__Your instructions__
Please retype the data in full and exactly; the pictures are not part of the copy.

* begin *

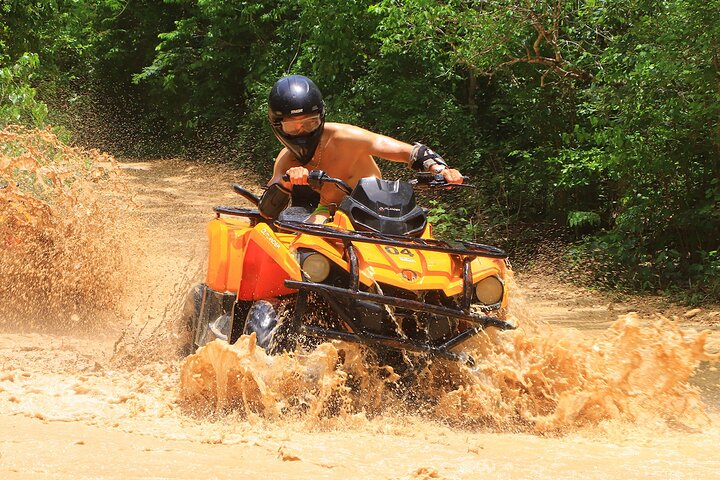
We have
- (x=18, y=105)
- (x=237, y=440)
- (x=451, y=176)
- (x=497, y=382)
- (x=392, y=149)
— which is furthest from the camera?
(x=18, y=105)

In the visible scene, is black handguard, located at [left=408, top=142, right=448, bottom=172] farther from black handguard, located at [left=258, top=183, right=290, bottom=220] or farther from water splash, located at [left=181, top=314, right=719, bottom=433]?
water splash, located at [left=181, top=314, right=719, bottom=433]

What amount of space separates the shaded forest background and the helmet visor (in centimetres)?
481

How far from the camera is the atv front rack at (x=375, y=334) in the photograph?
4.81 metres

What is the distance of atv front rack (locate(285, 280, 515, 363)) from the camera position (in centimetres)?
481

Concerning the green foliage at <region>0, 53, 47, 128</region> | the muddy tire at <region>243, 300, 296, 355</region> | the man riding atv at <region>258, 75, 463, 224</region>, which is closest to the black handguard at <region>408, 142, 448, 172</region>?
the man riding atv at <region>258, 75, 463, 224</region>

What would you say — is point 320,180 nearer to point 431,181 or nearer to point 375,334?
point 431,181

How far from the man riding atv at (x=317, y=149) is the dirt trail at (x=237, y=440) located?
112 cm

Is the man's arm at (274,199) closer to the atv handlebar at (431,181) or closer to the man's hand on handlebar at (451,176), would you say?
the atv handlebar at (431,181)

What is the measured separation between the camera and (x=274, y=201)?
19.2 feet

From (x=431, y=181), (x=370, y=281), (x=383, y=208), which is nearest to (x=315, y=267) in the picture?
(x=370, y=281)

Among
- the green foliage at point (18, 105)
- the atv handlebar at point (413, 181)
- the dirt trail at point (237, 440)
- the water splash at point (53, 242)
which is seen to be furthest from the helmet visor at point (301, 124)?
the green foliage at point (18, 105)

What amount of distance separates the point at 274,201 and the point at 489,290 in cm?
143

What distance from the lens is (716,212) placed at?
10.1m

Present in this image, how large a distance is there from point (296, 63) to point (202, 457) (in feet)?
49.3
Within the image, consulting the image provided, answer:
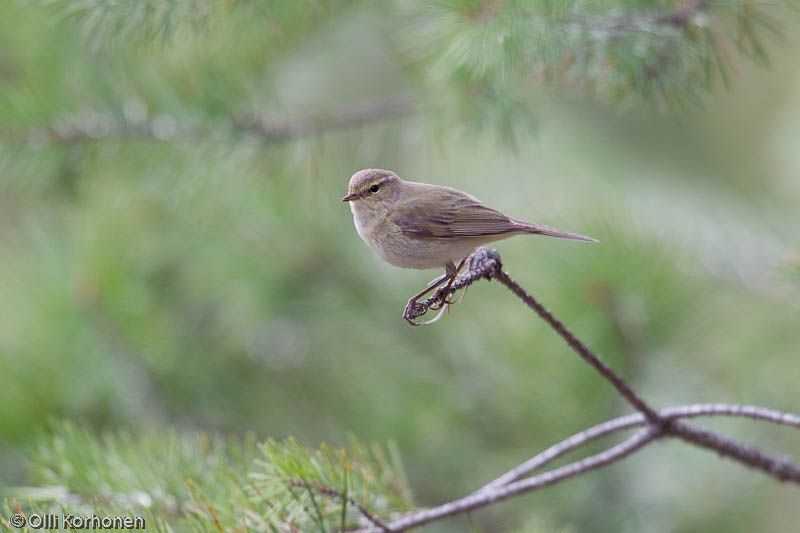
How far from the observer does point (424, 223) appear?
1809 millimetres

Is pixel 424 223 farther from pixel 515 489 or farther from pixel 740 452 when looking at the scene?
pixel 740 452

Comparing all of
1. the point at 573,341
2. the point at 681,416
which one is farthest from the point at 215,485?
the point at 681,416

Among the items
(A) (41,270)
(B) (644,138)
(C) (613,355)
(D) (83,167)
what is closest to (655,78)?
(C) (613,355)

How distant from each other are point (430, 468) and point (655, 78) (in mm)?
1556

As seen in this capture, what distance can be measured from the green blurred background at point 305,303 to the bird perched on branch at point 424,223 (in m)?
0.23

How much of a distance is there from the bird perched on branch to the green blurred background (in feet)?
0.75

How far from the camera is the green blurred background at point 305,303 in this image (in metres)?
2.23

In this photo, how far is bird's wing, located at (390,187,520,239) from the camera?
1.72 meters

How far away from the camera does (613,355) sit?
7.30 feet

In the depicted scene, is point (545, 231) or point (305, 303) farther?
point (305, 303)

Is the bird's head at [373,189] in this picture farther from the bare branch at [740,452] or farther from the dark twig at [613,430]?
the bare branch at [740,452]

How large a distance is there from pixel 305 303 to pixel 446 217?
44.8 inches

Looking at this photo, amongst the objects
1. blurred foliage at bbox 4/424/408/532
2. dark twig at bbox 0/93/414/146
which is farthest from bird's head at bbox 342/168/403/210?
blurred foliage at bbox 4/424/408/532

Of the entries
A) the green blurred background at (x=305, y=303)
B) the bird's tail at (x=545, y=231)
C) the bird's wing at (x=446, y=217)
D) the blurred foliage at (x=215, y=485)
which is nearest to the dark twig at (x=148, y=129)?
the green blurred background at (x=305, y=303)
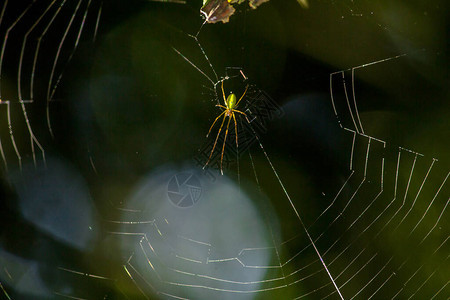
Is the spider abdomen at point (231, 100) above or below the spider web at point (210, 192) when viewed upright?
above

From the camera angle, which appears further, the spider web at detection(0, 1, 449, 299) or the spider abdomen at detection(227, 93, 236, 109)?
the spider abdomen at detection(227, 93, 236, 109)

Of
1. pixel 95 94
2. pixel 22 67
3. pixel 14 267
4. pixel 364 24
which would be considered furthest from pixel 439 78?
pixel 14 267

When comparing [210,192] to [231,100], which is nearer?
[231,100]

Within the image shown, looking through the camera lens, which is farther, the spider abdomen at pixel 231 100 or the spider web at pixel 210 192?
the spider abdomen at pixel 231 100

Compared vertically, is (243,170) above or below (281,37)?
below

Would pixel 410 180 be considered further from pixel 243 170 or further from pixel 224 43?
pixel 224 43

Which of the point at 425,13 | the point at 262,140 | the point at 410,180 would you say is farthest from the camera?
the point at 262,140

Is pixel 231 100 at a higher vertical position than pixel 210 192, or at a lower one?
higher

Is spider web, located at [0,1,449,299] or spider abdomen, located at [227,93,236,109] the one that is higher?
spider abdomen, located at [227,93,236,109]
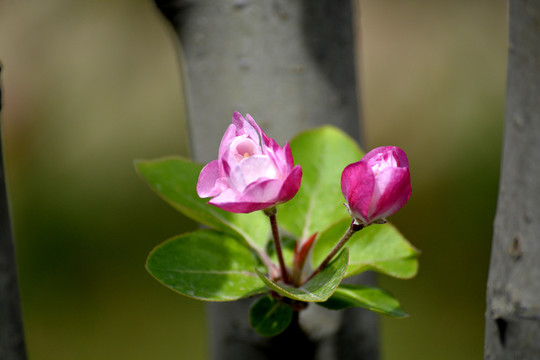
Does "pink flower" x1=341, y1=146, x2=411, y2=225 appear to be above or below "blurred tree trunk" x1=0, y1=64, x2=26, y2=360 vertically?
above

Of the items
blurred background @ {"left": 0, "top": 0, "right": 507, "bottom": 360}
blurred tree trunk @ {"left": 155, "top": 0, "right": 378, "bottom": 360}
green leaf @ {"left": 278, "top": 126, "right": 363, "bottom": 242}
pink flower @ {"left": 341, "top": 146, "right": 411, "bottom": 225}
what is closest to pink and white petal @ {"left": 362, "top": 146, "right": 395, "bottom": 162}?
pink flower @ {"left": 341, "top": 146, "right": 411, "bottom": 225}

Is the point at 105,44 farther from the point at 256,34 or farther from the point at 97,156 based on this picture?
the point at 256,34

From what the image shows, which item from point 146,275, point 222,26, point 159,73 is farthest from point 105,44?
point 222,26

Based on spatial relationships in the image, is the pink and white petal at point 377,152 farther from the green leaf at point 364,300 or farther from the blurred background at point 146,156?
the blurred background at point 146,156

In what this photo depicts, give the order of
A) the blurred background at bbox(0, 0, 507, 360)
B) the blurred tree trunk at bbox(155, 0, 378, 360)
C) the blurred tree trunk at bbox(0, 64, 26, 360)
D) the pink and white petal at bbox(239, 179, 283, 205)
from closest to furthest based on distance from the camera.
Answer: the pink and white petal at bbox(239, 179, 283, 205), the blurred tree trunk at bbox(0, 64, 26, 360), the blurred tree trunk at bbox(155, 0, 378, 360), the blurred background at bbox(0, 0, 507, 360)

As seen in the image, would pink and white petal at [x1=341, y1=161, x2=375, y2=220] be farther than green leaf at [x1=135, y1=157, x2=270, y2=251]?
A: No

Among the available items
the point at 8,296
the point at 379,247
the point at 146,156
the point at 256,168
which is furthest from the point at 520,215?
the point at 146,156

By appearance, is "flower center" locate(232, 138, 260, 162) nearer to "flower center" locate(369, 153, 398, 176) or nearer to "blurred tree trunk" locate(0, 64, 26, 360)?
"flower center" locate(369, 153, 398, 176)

* end *

__Output for this exercise__
We have
- (x=18, y=105)
- (x=237, y=440)
- (x=451, y=176)
- (x=497, y=382)
- (x=392, y=149)
— which is furthest from the camera?
(x=18, y=105)

In the visible scene, is black handguard, located at [left=408, top=142, right=448, bottom=172] farther from black handguard, located at [left=258, top=183, right=290, bottom=220] or farther from water splash, located at [left=181, top=314, right=719, bottom=433]?
water splash, located at [left=181, top=314, right=719, bottom=433]

What amount of space separates the shaded forest background and the helmet visor (in centimetres)?
481

How far from the camera is the atv front rack at (x=375, y=334) in the photograph?
4.81 metres

What is the distance of atv front rack (locate(285, 280, 515, 363)) from the camera position (in centimetres)?
481

Concerning the green foliage at <region>0, 53, 47, 128</region> | the muddy tire at <region>243, 300, 296, 355</region> | the man riding atv at <region>258, 75, 463, 224</region>, which is closest to the black handguard at <region>408, 142, 448, 172</region>?
the man riding atv at <region>258, 75, 463, 224</region>

What would you say — is point 320,180 nearer to point 431,181 or nearer to point 375,334?
point 431,181

How far from the man riding atv at (x=317, y=149) is the dirt trail at (x=237, y=440) located?
112 cm

Is the man's arm at (274,199) closer to the atv handlebar at (431,181) or closer to the man's hand on handlebar at (451,176), would you say?
the atv handlebar at (431,181)

What is the measured separation between the camera and (x=274, y=201)?
19.2 feet

From (x=431, y=181), (x=370, y=281), (x=383, y=208), which is nearest to (x=315, y=267) in the picture?
(x=370, y=281)

Among
- the green foliage at point (18, 105)
- the atv handlebar at point (413, 181)
- the dirt trail at point (237, 440)
- the water splash at point (53, 242)
which is seen to be furthest from the helmet visor at point (301, 124)?
the green foliage at point (18, 105)

What amount of distance separates the point at 274,201 and the point at 489,290 in cm?
143

What distance from the lens is (716,212) placed at?
10.1m

Present in this image, how large a distance is there from point (296, 63) to point (202, 457) (in feet)?
49.3
Within the image, consulting the image provided, answer:
How far from the observer does point (424, 223) appear?
1809 millimetres

Is pixel 424 223 farther from pixel 515 489 or farther from pixel 740 452 when looking at the scene?
pixel 740 452

Comparing all of
1. the point at 573,341
2. the point at 681,416
which one is farthest from the point at 215,485?
the point at 681,416

Among the items
(A) (41,270)
(B) (644,138)
(C) (613,355)
(D) (83,167)
what is closest to (655,78)?
(C) (613,355)

How distant from each other are point (430, 468) and point (655, 78) (in mm)?
1556

As seen in this capture, what distance can be measured from the green blurred background at point 305,303 to the bird perched on branch at point 424,223 (in m)?
0.23

How much of a distance is there from the bird perched on branch to the green blurred background (in feet)?
0.75

How far from the camera is the green blurred background at point 305,303 in this image (in metres)?
2.23

In this photo, how far is bird's wing, located at (390,187,520,239) from the camera?
1.72 meters

How far away from the camera does (613,355) sit?
7.30 feet

In the depicted scene, is point (545, 231) or point (305, 303) farther?
point (305, 303)

Is the bird's head at [373,189] in this picture farther from the bare branch at [740,452] or farther from the dark twig at [613,430]?
the bare branch at [740,452]

How large a distance is there from pixel 305 303 to pixel 446 217?
44.8 inches

Looking at this photo, amongst the objects
1. blurred foliage at bbox 4/424/408/532
2. dark twig at bbox 0/93/414/146
which is farthest from bird's head at bbox 342/168/403/210?
blurred foliage at bbox 4/424/408/532

Of the entries
A) the green blurred background at (x=305, y=303)
B) the bird's tail at (x=545, y=231)
C) the bird's wing at (x=446, y=217)
D) the blurred foliage at (x=215, y=485)
which is nearest to the dark twig at (x=148, y=129)?
the green blurred background at (x=305, y=303)
Is the spider abdomen at point (231, 100) above or below the spider web at point (210, 192) when viewed upright?
above

From the camera angle, which appears further, the spider web at detection(0, 1, 449, 299) or the spider abdomen at detection(227, 93, 236, 109)?
the spider abdomen at detection(227, 93, 236, 109)

Of
1. pixel 95 94
2. pixel 22 67
3. pixel 14 267
4. pixel 364 24
which would be considered furthest from pixel 439 78?
pixel 14 267

When comparing [210,192] to [231,100], which is nearer?
[231,100]

Within the image shown, looking through the camera lens, which is farther, the spider abdomen at pixel 231 100 or the spider web at pixel 210 192?
the spider abdomen at pixel 231 100

Compared vertically, is (243,170) above or below (281,37)?
below

Would pixel 410 180 be considered further from pixel 243 170 or further from pixel 224 43?
pixel 224 43

Which of the point at 425,13 | the point at 262,140 | the point at 410,180 would you say is farthest from the camera?
the point at 262,140

Is pixel 231 100 at a higher vertical position than pixel 210 192, or at a lower one?
higher

Is spider web, located at [0,1,449,299] or spider abdomen, located at [227,93,236,109] the one that is higher?
spider abdomen, located at [227,93,236,109]
Does "pink flower" x1=341, y1=146, x2=411, y2=225 appear to be above or below "blurred tree trunk" x1=0, y1=64, x2=26, y2=360 vertically?
above

Of the items
blurred background @ {"left": 0, "top": 0, "right": 507, "bottom": 360}
blurred tree trunk @ {"left": 155, "top": 0, "right": 378, "bottom": 360}
green leaf @ {"left": 278, "top": 126, "right": 363, "bottom": 242}
pink flower @ {"left": 341, "top": 146, "right": 411, "bottom": 225}
what is closest to pink and white petal @ {"left": 362, "top": 146, "right": 395, "bottom": 162}?
pink flower @ {"left": 341, "top": 146, "right": 411, "bottom": 225}

Is the point at 105,44 farther from the point at 256,34 or farther from the point at 97,156 based on this picture?
the point at 256,34

From what the image shows, which item from point 146,275, point 222,26, point 159,73 is farthest from point 105,44?
point 222,26

Based on spatial relationships in the image, is the pink and white petal at point 377,152 farther from the green leaf at point 364,300 or farther from the blurred background at point 146,156?
the blurred background at point 146,156

In what this photo depicts, give the order of
A) the blurred background at bbox(0, 0, 507, 360)
B) the blurred tree trunk at bbox(155, 0, 378, 360)
C) the blurred tree trunk at bbox(0, 64, 26, 360)
D) the pink and white petal at bbox(239, 179, 283, 205)
from closest to furthest based on distance from the camera.
Answer: the pink and white petal at bbox(239, 179, 283, 205), the blurred tree trunk at bbox(0, 64, 26, 360), the blurred tree trunk at bbox(155, 0, 378, 360), the blurred background at bbox(0, 0, 507, 360)

As seen in the image, would pink and white petal at [x1=341, y1=161, x2=375, y2=220] be farther than green leaf at [x1=135, y1=157, x2=270, y2=251]?
A: No

Among the available items
the point at 8,296
the point at 379,247
the point at 146,156
the point at 256,168
which is furthest from the point at 520,215?
the point at 146,156

By appearance, is "flower center" locate(232, 138, 260, 162) nearer to "flower center" locate(369, 153, 398, 176) or nearer to "blurred tree trunk" locate(0, 64, 26, 360)?
"flower center" locate(369, 153, 398, 176)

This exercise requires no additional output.